======== ESTRATTO DELLA PAGINA
Ceal Floyer.
Works on Paper.

A cura di Sergio Edelsztein.
Febbraio – Aprile 2011.
The Center for Contemporary Art, 5 Kalisher St. Tel Aviv. www.cca.org.il Catalogo CCA.

Testi di riferimento:

Sergio Edelsztein, Ceal Floyer: The Prosaics and Poetics of Paper. Catalogo della mostra, ed. CCA, Tel Aviv 2011.

Vittoria Biasi, Architetture del bianco. Viaggio teorico-creativo attorno alle lingue del bianco, Gangemi Editore, Roma 2009.

Francesco Poli, Minimalismo, Arte Povera, Arte Concettuale, Laterza, Bari 1995.

Joseph Kosuth, L’arte dopo la filosofia. Il significato dell’arte concettuale, (1969), trad. it. Costa & Nolan, Genova 1987.

Roland Barthes, Elément de sémiologie, ed. du seuil, Paris 1964.
Ferdinand de Saussure, Cours de linguistique générale, ed. Payot, Paris 1916.
================
======== DATI FORNITI
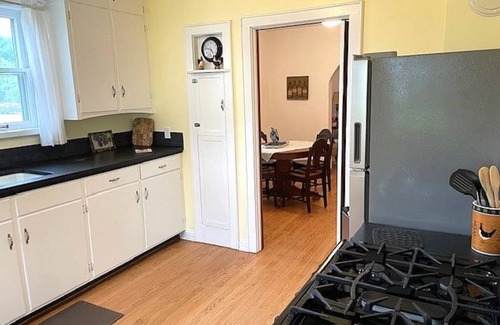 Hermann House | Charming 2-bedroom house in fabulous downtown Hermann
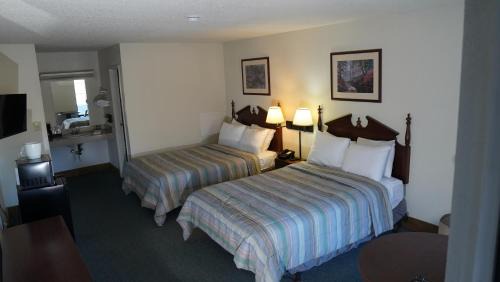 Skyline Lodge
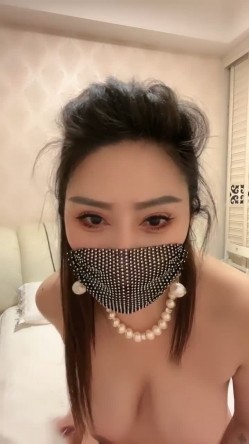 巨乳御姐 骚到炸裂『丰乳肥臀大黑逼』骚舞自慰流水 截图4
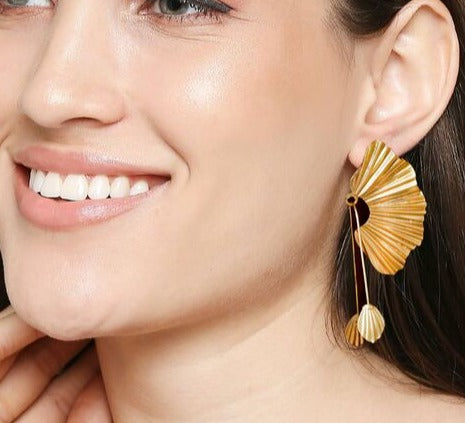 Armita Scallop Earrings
================
======== DATI FORNITI
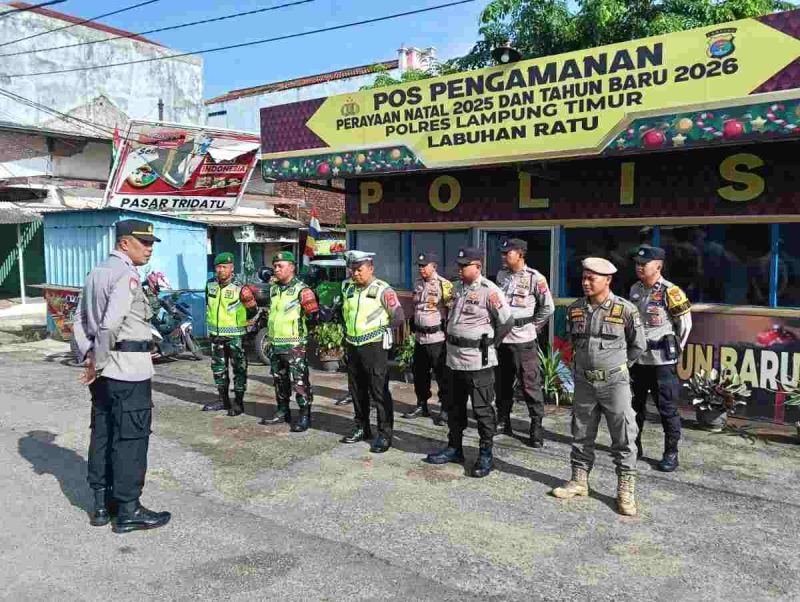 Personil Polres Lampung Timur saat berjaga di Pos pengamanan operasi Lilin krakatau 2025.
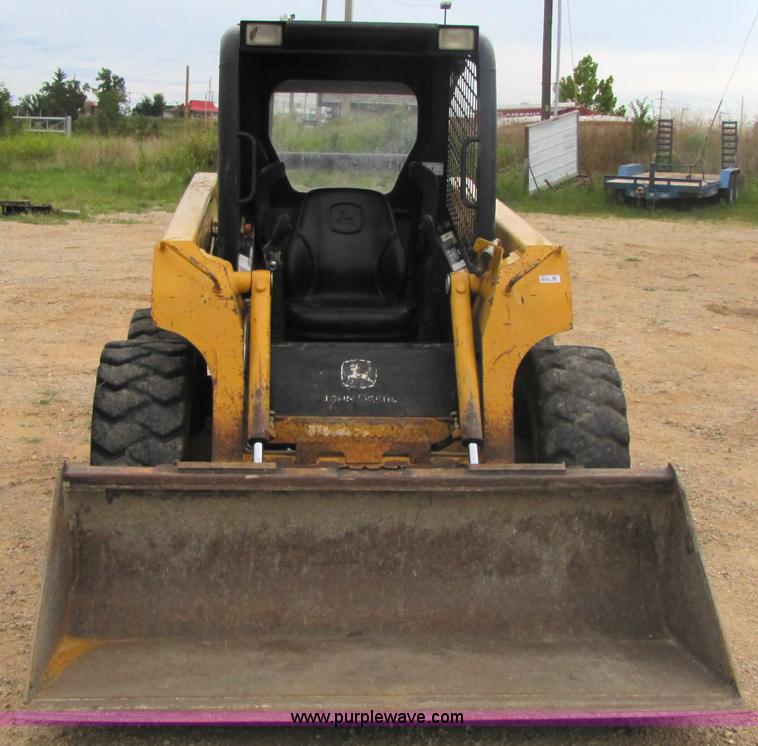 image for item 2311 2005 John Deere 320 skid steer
================
======== DATI FORNITI
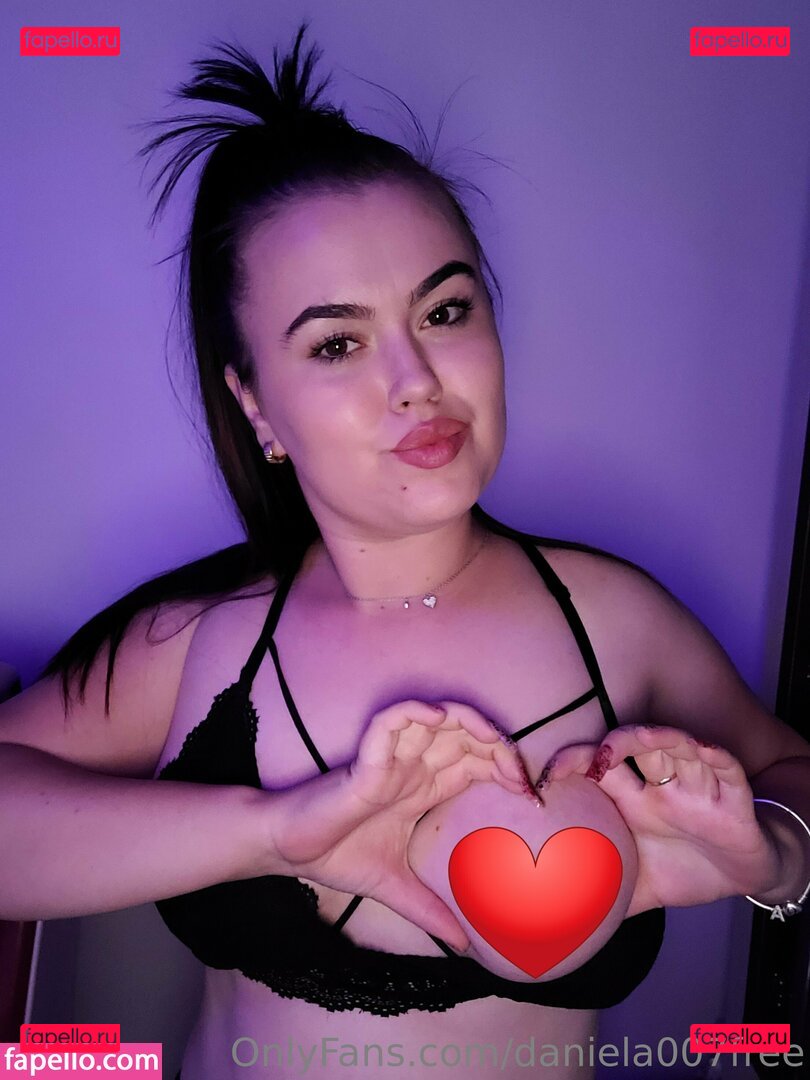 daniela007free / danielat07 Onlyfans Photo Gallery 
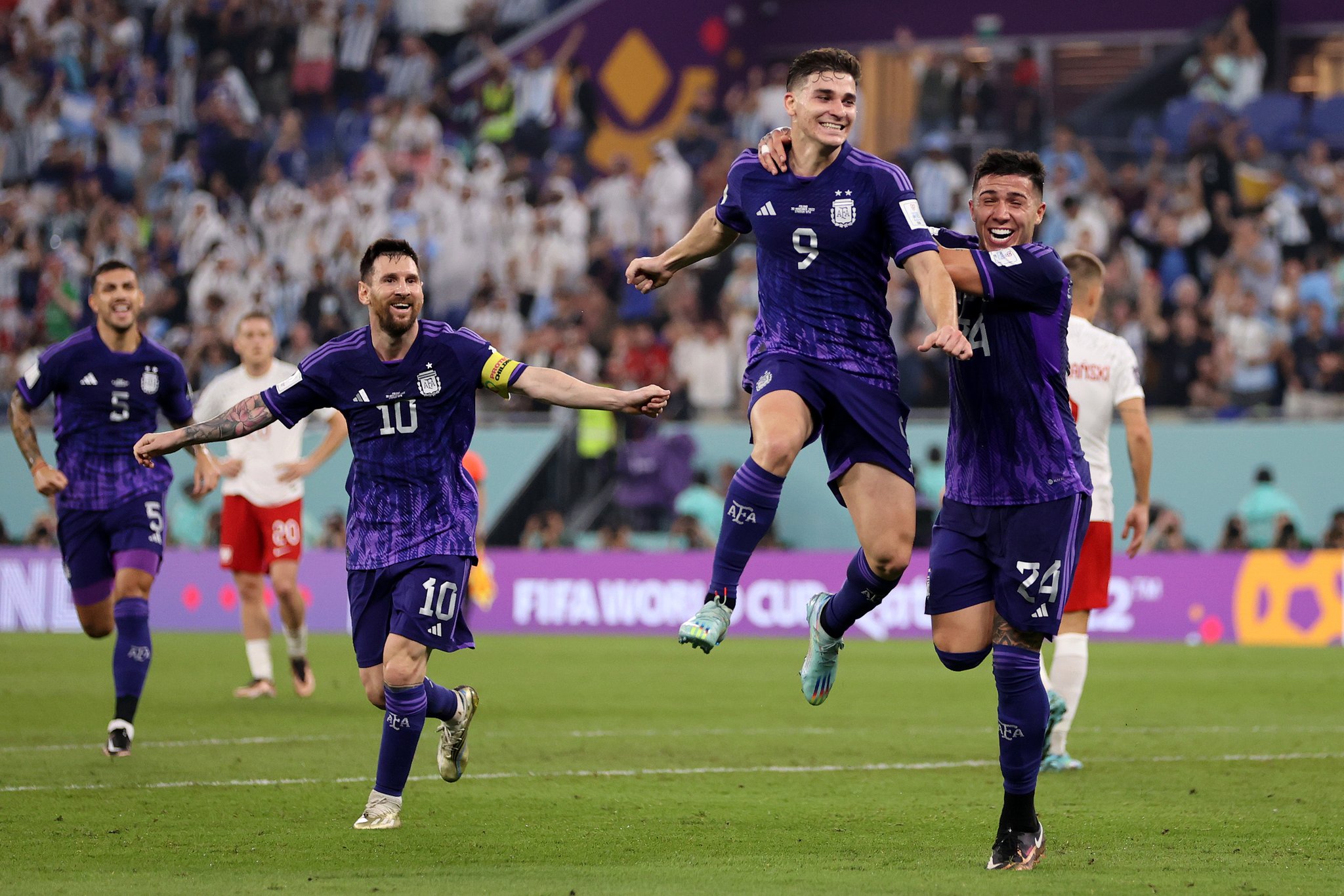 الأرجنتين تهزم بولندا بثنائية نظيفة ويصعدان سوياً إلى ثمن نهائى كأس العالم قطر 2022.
================
CONSEGNA: Secondo l'estratto della pagina, chi ha curato la mostra Works on Paper di Ceal Floyer?

SOLUZIONE: Sergio Edelsztein.